◆ EXERCISE ◆
Copy out the passage on UK inflation below word for word, from "Inflation rose to" to "an additional £1,000.".

◆ TEXT PASSAGE ◆
----
Inflation rose to 9.1 per cent on the year in May, taking the UK’s consumer price index to a 40-year-high. Optimists are noting the slowdown in pace, rising by 0.1 per cent between April and May. But I suspect we are in the eye of the storm. This price spiral is nowhere close to over, not least because the next energy price cap review is currently estimated to lift bills by an additional £1,000.

The Bank of England’s latest forecast predicts inflation will peak at around 11 per cent, but it must be said that the Bank has consistently underestimated the inflation rate, playing catch-up with its forecasts, as well as its rates policy. Today’s figures will further convince the Bank that its snail’s pace interest rate hikes to combat inflation are still the right way to go, making it increasingly likely that the next meeting of the monetary policy committee will see rates go up again by a relatively meagre 0.25 per cent.

But while we’re used to central bankers rightfully taking the hit for failing to gauge inflation properly, focus is starting to shift to the government, as overtly political decisions are creating winners and losers in this inflation crisis. Yesterday it was announced that the ‘triple lock’ on state pensions will return next year, which means the value of the state pension is about to skyrocket. Under the policy, the value of the state pension rises by the rate of inflation, wage growth or 2.5 per cent, whichever is highest. There’s no doubt which variable will take the cake. The decision is based on September’s CPI forecasts, which could be when inflation is nearing a double-digit peak. This means as working people’s salary rises fall behind the pace of inflation, pensioners will storm ahead with an estimated 10 per cent rise to their state pension, a huge boost to their purchasing power in this high-price economy.


The triple lock was suspended during Covid, on the grounds that hiking the state pension using skyrocketing inflation figures was an unfair measure, especially what younger generations had just gone through – in many cases losing their jobs, and in nearly all cases missing out on major life events, in a bid to protect older, more vulnerable people from the pandemic. Now, the lock is being reinstated, despite the only meaningful change to circumstances being that inflation is significantly higher, set to further widen the gap between pensioners and workers.
----
◆ SUPPLIED DATA ◆
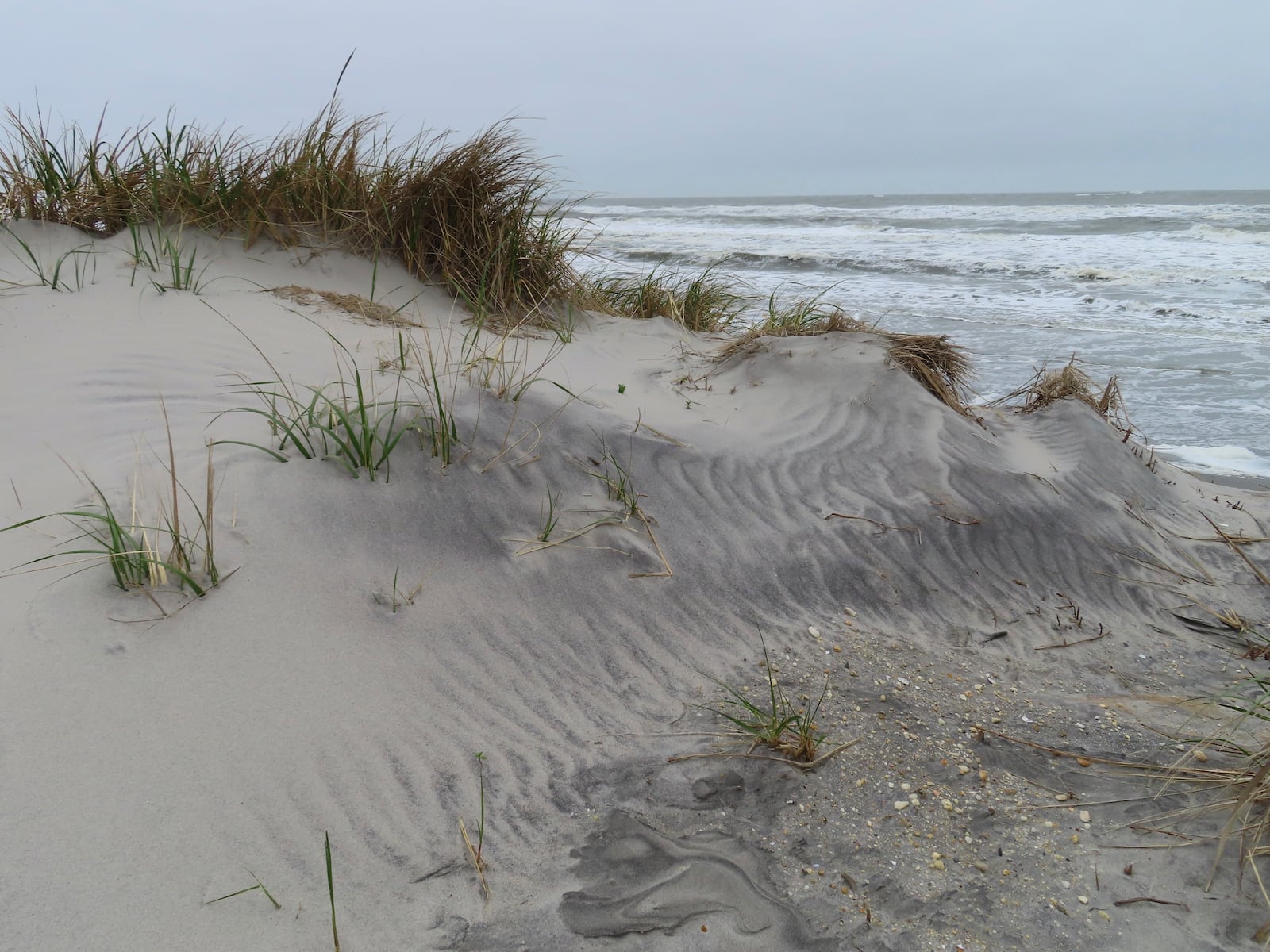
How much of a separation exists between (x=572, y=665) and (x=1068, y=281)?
37.6 ft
----
◆ EXERCISE RESULT ◆
Inflation rose to 9.1 per cent on the year in May, taking the UK’s consumer price index to a 40-year-high. Optimists are noting the slowdown in pace, rising by 0.1 per cent between April and May. But I suspect we are in the eye of the storm. This price spiral is nowhere close to over, not least because the next energy price cap review is currently estimated to lift bills by an additional £1,000.